+++ EXCERPTED PASSAGE

It is not hard to find Labrador puppies for sale, especially in America.

There are many ways to welcome home a Labrador ranging from breeders to dog shelters. But, all of these options come with different prices and things to know. For example, there are different types of Labs, mixes and different colors.

Keep reading to learn what you should know before buying a Labrador. We also share Labrador Retriever prices and the cost of owning one too!

Labrador Retriever Price

Labrador Retriever Price Social
Labrador retriever puppies can vary in price depending on their pedigree, color, health, and appearance. The normal price of a purebred lab puppy is between $400 to $1,500, with the average being around $800. Higher prices are usually for puppies from a prestigious bloodline, with several award winning show dogs as ancestors.

There are many factors that can influence a Labrador puppy’s price:

  • Pedigree
  • Breeder
  • Health
  • Color
  • Type of Labrador


Breeders that work to raise show-quality Lab puppies put more money, care, and time into raising their puppies. They also register their puppies with the American Kennel Club. This registration acts as a certification of their pedigree.

These factors make their puppies more expensive when compared to a breeder who raises Labradors to be pets. A Labrador puppy raised by a show dog breeder will cost about $2,000 compared to $800 for a pet Lab.


Labrador retrievers come in three standard coat colors: yellow, chocolate, and brown. An analysis of advertisements for Kennel Club registered purebred Labs showed that yellow Labradors are the most expensive:


Yellow Labs are more expensive because they were traditionally used by aristocratic hunters. These men wanted their dogs to be as white as possible, so the Yellow Lab became associated with wealth and status.

On the other hand, the reason Black Labradors are cheaper is because they suffer from Big Black Dog Syndrome. It is a phenomenon where people are less likely to purchase or adopt black dogs, in favor of dogs with lighter colored fur.

Do not let this stigma dissuade you from letting a Black Lab into your home. They are just as sweet and loving as any other Labrador!


There are two different types of Labradors: the American and the English.

The English Labrador is short and stocky, with a wide chest and thick neck. They are typically used as show dogs. While the American Lab is tall and lanky with a slim, athletic build. Americans are also known as field labs and are working dogs.

English Labradors are more expensive than Americans because they are more likely to be used in the show dog circuit. Show line lab puppies can easily cost over $2,000.

If you are looking for a pet Labrador, there is no major price difference between American and English labs. But, English labs are generally calmer, less active, and quieter.

++++++

**WORK TASK 1**
According to the Labrador price passage, what is the average price of a purebred Lab puppy?
**WORK TASK 2**
In the Labrador price passage, repeat everything from "Labrador retrievers come" down to "and the English.".

+++ EXTRACTED INFORMATION

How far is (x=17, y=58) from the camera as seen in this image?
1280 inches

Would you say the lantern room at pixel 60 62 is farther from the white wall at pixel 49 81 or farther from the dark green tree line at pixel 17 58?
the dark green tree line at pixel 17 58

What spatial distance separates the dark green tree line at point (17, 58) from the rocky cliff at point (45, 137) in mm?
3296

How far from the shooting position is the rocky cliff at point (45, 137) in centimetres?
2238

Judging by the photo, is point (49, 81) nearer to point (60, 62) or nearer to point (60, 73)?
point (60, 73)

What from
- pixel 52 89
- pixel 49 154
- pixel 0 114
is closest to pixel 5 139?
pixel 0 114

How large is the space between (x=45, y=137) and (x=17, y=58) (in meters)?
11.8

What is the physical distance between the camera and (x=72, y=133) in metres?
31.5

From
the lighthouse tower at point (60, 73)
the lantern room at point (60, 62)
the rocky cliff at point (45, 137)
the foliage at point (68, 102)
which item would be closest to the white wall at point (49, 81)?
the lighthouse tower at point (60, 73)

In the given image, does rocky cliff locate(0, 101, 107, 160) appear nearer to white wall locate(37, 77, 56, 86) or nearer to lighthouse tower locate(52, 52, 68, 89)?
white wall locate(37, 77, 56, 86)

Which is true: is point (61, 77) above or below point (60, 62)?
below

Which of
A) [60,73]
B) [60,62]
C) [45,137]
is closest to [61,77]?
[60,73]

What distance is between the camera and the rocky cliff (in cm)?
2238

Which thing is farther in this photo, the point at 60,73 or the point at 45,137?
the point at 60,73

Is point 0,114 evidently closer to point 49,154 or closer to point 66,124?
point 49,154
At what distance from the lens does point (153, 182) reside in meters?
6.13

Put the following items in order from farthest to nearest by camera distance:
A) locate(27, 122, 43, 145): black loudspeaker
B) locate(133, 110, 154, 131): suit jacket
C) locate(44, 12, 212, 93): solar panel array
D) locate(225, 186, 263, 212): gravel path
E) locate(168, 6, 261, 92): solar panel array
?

++++++

**ANSWER AREA 1**
Around $800.

**ANSWER AREA 2**
Labrador retrievers come in three standard coat colors: yellow, chocolate, and brown. An analysis of advertisements for Kennel Club registered purebred Labs showed that yellow Labradors are the most expensive:


Yellow Labs are more expensive because they were traditionally used by aristocratic hunters. These men wanted their dogs to be as white as possible, so the Yellow Lab became associated with wealth and status.

On the other hand, the reason Black Labradors are cheaper is because they suffer from Big Black Dog Syndrome. It is a phenomenon where people are less likely to purchase or adopt black dogs, in favor of dogs with lighter colored fur.

Do not let this stigma dissuade you from letting a Black Lab into your home. They are just as sweet and loving as any other Labrador!


There are two different types of Labradors: the American and the English.